Cet allo-anticorps agglutinait les hématies de 85% des individus. Il fut appelé, à l’époque, antigène D.

 

A la même époque, Wiener et Landsteiner cherchaient à produire des anticorps contre les hématies de Macquacus rhesus (un singe), par xéno-immunisation, avec des lapins.

En fait, les xéno-anticorps reconnaissaient d’autres antigènes : le nom donné fut système LW (qui sont plus exprimés sur les cellules avec le système D).

 

Les Rh+ ont l’antigène D ; les Rh- ne l’ont pas.

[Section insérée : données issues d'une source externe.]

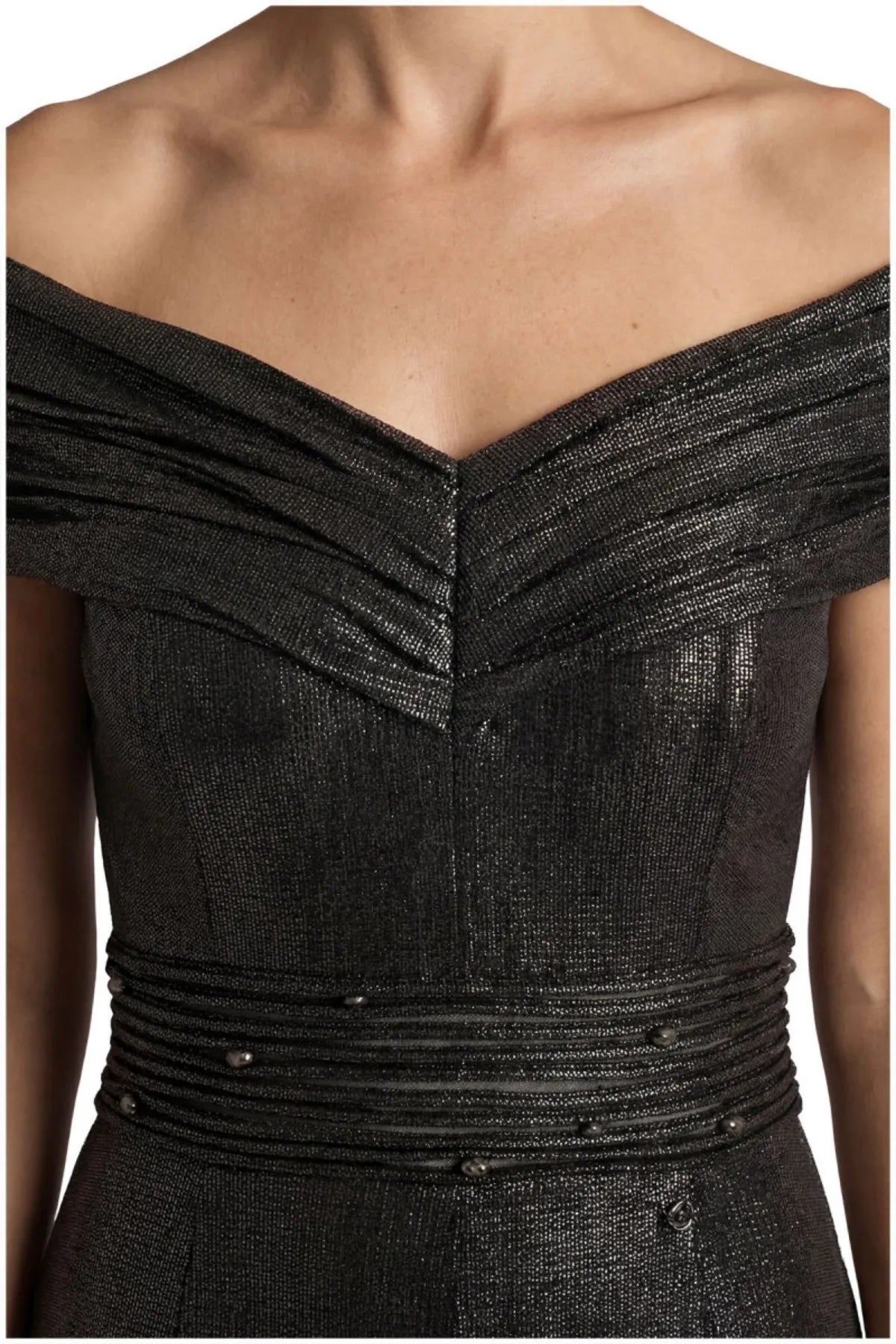 Draped off-shoulder neckline and tiered sheer waist band set with small dark crystals on anthracite metallic fabric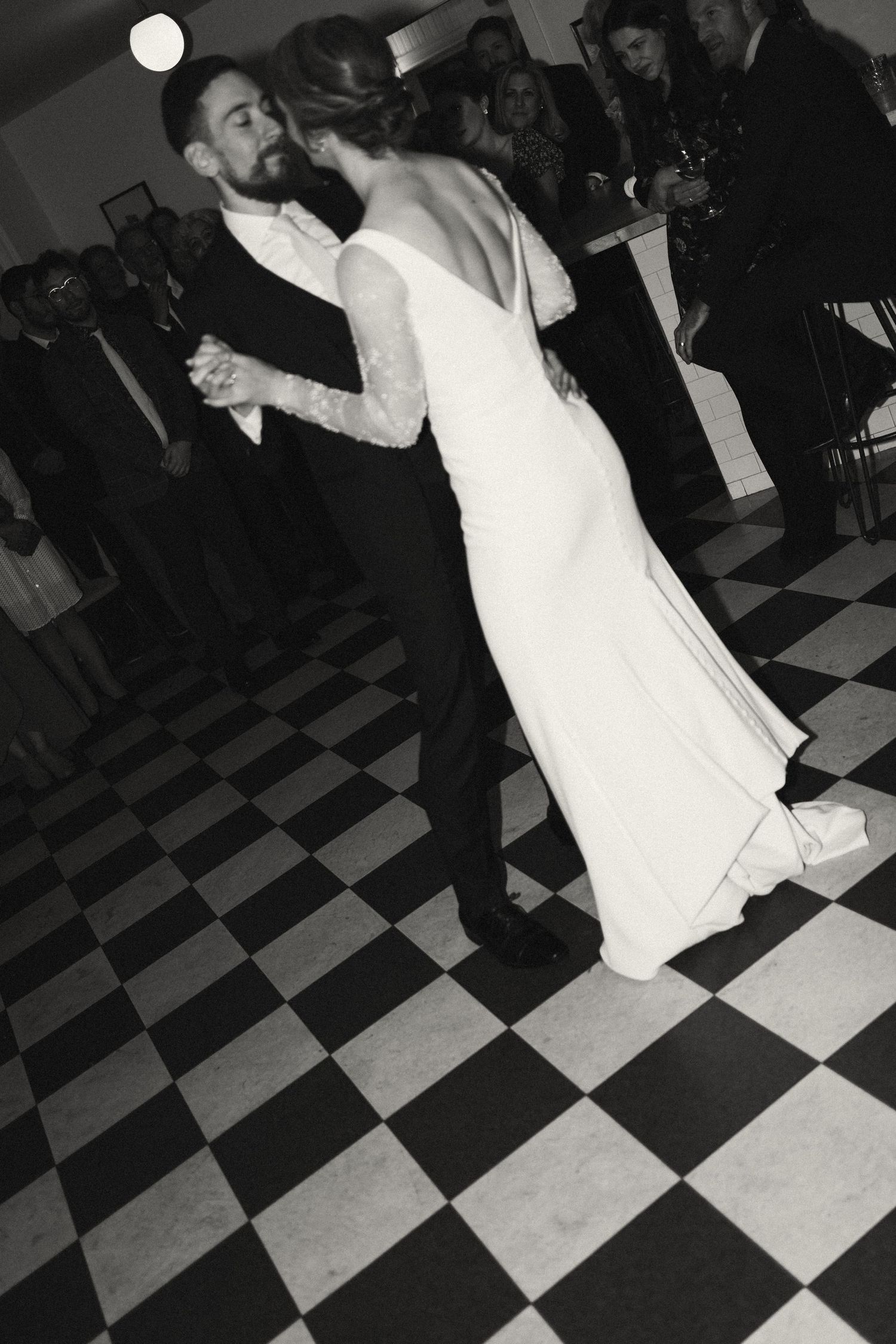 A couple performs their first dance on a black and white checkered floor at their wedding reception in Nova Scotia.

C’est un système complexe avec un gène D et un gène CcDd qui est plus faiblement immunogène. Ce sont des peptides transmembranaires (à 12 domaines) avec des acides gras qui viennent se fixer dessus.

 

 

III Incompatibilité foeto-maternelle.

 

Cette incompatibilité est surtout observée dans le système Rh (mais aussi ABH). La mère doit être Rh- et le père Rh+.

Il faut que la mère se soit immunisée (par un premier accouchement d’un enfant Rh+, à cause du mélange des sangs).

L’expression de D est précoce (2 à 3 mois).

 

Pendant la seconde grossesse, il va y avoir passage de globules rouges fœtaux et donc, une réponse secondaire est mise en action et passe la barrière placentaire.

On observe alors une hyper destruction des globules rouges. Cette destruction libère de l’hémoglobine qui sera transformée en bilirubine, éliminable par glycuro-combinaison.

 

Les problèmes apparaissent après la naissance : les anticorps sont toujours fixés sur les hématies. La bilirubine va alors être mal éliminée et peut s’accumuler dans le cerveau ou elle provoque des dégradations pouvant aboutir à la mort.